As I boarded
the plane in Las Angles California, I thought to myself, "can I do this, can I survive with
no running water, food that I have no idea what it is, on the other side of the world? Am I strong enough to do this, will I make it back home, will I be safe?" Going to
Thailand was one of the scariest adventures that I have ever taken in my life, but it was an adventure that changed my life,
as well as an adventure that I hope to take again.
Sixteen hours later, we arrived at Chaing Mia, Thailand.
There I was on the other side of the world, just a few days before I would step foot for the first time in a refugee camp,
not knowing exactly what was to come. I tried to imagine exactly what it was going to be like: the sight, the smell, the people,
the culture, the houses, the food, the environment, everything.
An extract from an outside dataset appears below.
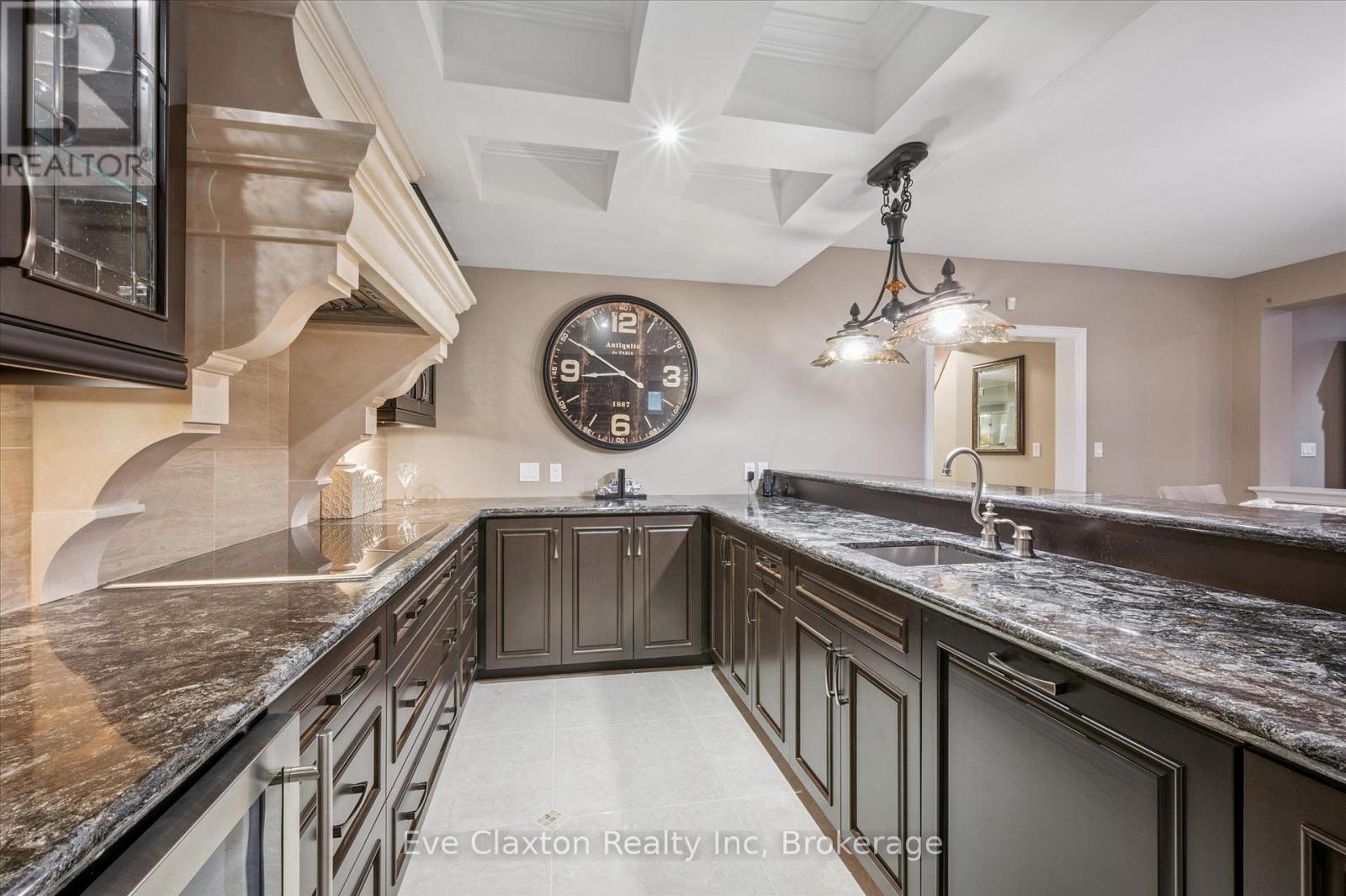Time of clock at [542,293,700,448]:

I tried to learn as much Thai and Koren language that I possible
could and the culture so that I would not do anything that would offend the Thai and Koren people. I tried to prepare myself,
but once I got there it was something that I had to experience before I was prepared. I stepped out
of the van that had took us up the mountain to the refugee camp put my feet on the ground and all I could do was admire everything.
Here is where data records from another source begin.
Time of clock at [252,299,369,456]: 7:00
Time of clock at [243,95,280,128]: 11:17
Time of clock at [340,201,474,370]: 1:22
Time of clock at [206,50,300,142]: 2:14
It was the most beautiful place that I had ever been. Everything was so green, hand built, no pollution, clean air, smiling
faces, and welcoming arms. I thought, "these people live in such confinement, but their smiles are so captivating. I want
to see more, I want to learn more." This began the amazing adventure I took in a refugee camp.
“Sawadee caup" a Koren man said to me putting
his hands together and bowing his head towards me. "Sawaddee ca," I said back putting my hands together bowing my head back
towards him. "My name is Pastor Edmound and your name," he said to me. "My name is Sarah, it is very nice to meet you," I
said. I looked out into the unknown world to me and all I wanted to do was explore. Once I saw the people in this refugee
camp that explore in me was changed and my focus was on helping them, especially the children.
I want to somewhat paint a picture in your head… Imagine yourself ten years old, walking through the jungle, dodging traps, landmines
and all other things that might be found in the jungle, without your parents, maybe getting to see them once every year, if
the Burmese army did not attack where they were. To go and live in a place that could be attacked at any time, yet you are
so much safer here then where you were. Living in a bamboo hut with about thirty other people, with a five by six
that you got to call your own, sleeping on a half inch thick mat, having two shelves above where you sleep holding
everything that you owned and being the happiest ten year old in the world. I never would have believed this until I
saw it for myself.
This is the life for the child in a refugee camp. These children
have almost nothing but are so happy to be alive. Once I saw these children, all I could do was cry. Right before I left to
Thailand, I griped and complained for a hundred dollar pair of Nike shoes that synced with my i-pod, which I got and
these children have nothing. Most only have a pair of flip flops to last them for a couple of years, if they are lucky. This was a turning point in my life to show me exactly how selfish I was. The no running
water, food that I had no idea what it was, being that it was half way across the world, did not seem to matter anymore once
I saw these beautiful children.
Since I have been back, I have not stopped thinking about those children
and the amazing smiles that they all had. It has definitely made me reexamine my life and the way that I am living. It has
made me take my eyes off of the “stuff” that I thought I needed and fix my eyes on such greater things. I hope
to go back someday soon and visit those children again and see their beautiful smiling faces.